** start of Document **
# Is AquaticLife Dual Lamp T5 HO Freshwater Light Fixture good?



## neueklare_ein (Jan 25, 2012)

*I am looking for a 20" T5 fixture, which is really tough. I found an odyssea one but most people ask me not to go for that...what about this one that I just found: AquaticLife Dual Lamp T5 HO Freshwater Light Fixture - 2 x 18W - 20 in.*


----------



## londonloco (Aug 25, 2005)

Go to catalinaaquarium.com, call them (their number is in the top right hand corner of the website). They will make you a 20" T5HO fixture and customize it to your specs. I would have them put each bulb on it's own cord/switch, add hanging brackets, legs and a shield. This gives you lighting options. The fixtures all come with your choice of bulbs. I own 4 of their fixtures, can't recommend them enough.


----------



## madness (Jul 31, 2011)

I love the 20" T5 Dual Lamp T5HO fixture from AquaticLife but it is going to be a ton of light on a tank that small.

Not sure what it would cost at Catalina to get them to wire the bulbs so you could only run one at a time (or just to get a one bulb fixture) but it might be worth it.

I have the aquaticlife 20" fixture on a 16G bowfront and it is a TON of light. I ended up having to put in a bunch of floating plants (frogbit) in under to cut the light down to a reasonable level.


----------



## londonloco (Aug 25, 2005)

madness said:


> Not sure what it would cost at Catalina to get them to wire the bulbs so you could only run one at a time (or just to get a one bulb fixture) but it might be worth it.


All my fixtures by them have each bulb on separate cords/switches, cost me 10$ extra per bulb. It's well worth the cost, lighting options is the key.


----------



## smracer31 (Sep 8, 2011)

The aquatic life fixtures have very good reflectors, perhaps i missed it, but what size tank is this going on, and the tanks dimensions?

http://www.plantedtank.net/forums/lighting/105774-par-vs-distance-t5-t12-pc.html


----------



## madness (Jul 31, 2011)

I would categorize the Aquatic Life fixtures as being at the low or maybe medium end of the "high quality individual reflectors" scale.
** end of Document **
** start of Provided material **
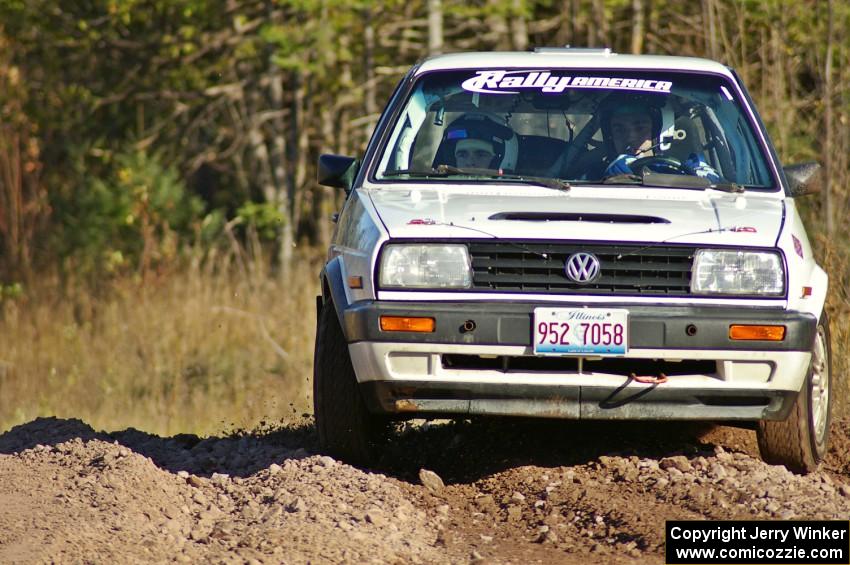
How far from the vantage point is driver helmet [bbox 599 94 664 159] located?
6.76 meters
** end of Provided material **
Requests
A - Retype everything in the aquarium lighting thread from "All my fixtures" down to "(Sep 8, 2011)".
B - Write the next part of the aquarium lighting thread, starting after its last post.

Responses to the exercise
A -
All my fixtures by them have each bulb on separate cords/switches, cost me 10$ extra per bulb. It's well worth the cost, lighting options is the key.


----------



## smracer31 (Sep 8, 2011)

B -
Sort of entry level for the nice individual reflectors.

For planted tanks that still means that they usually have TOO much light. They don't waste a ton of light but they also don't need to have 99.9% rates or anything anyways.


----------



## neueklare_ein (Jan 25, 2012)

Thank you so much, all of you! 

Actually, I do not plan on owning a bigger tank in any time soon. As far as I know it's kinda hard to get a single strip T5. So, there really are just two options for me: double strip T5 or single strip T8, which I am using now but the light is way too low for my plants...There is a HUGE gap between the light intensity that is given by the two options. Since I am upgrading, I will probably get a double strip T5...I am thinking if I can do some little DIY to lower the light intensity...say, sticking strips of aluminium foil on my glass top? Sounds stupid but is it possible?


----------



## londonloco (Aug 25, 2005)

Your talking lighting options, that's why having each bulb on a separate cord/switch, hanging brackets and legs is so important to me. This way, you have the option to run one light for 4 hours, then the other light for 4 hours, or run one light for 8 hours, and have a mid day burst with the second light only being on 2-3 hours a day. Hanging brackets lets you hang the light in event the light is too low using the legs. If you decide you might want to try a different bio type, odds are you won't have to buy another light fixture. 

Next month I'm changing my 26g bow from lightly planted Tangy tank to a heavily planted tetra tank. My light fixture has all the above options. The only thing I'm going to have to purchase to redo this tank is a few fish and some PFS.


----------



## touch of sky (Nov 1, 2011)

I have an Aquaticlife fixture and it is a good quality light, fairly reasonably priced. You can diffuse the light, if you find it to be too much light by using frosted glass between the light and the tank, or window screening.

If the catalina lights are priced comparably, and you can afford them, then they would give you more options, since the bulbs can have separate cords/switches.


----------



## madness (Jul 31, 2011)

Yeah, if the price was comparable I would recommend getting customized lights from Catalina.

The Aquatic Life are just one of the best 'off the shelf' options.


----------



## IWANNAGOFAST (Jan 14, 2008)

if you want to cut the light down, go to a hardware store and pick up some window screen netting and place that over the light, cuts the light intensity down by 30%


----------



## neueklare_ein (Jan 25, 2012)

To all of you: Thank you so much!


----------



## Pooch (May 2, 2011)

I just saw that Catalina Lights now offers a single bulb t5 hood with a great looking reflector. (Look at the left side of their website under "lighting"

Might be something to look at....


----------



## madness (Jul 31, 2011)

Pooch said:


> I just saw that Catalina Lights now offers a single bulb t5 hood with a great looking reflector. (Look at the left side of their website under "lighting"
> 
> Might be something to look at....


Wow.

That is an awesome option. One I have been waiting for.

http://www.catalinaaquarium.com/store/product_info.php?cPath=71_196&products_id=1834

A single T5HO fixture that doesn't cost 90% as much as a dual bulb fixture.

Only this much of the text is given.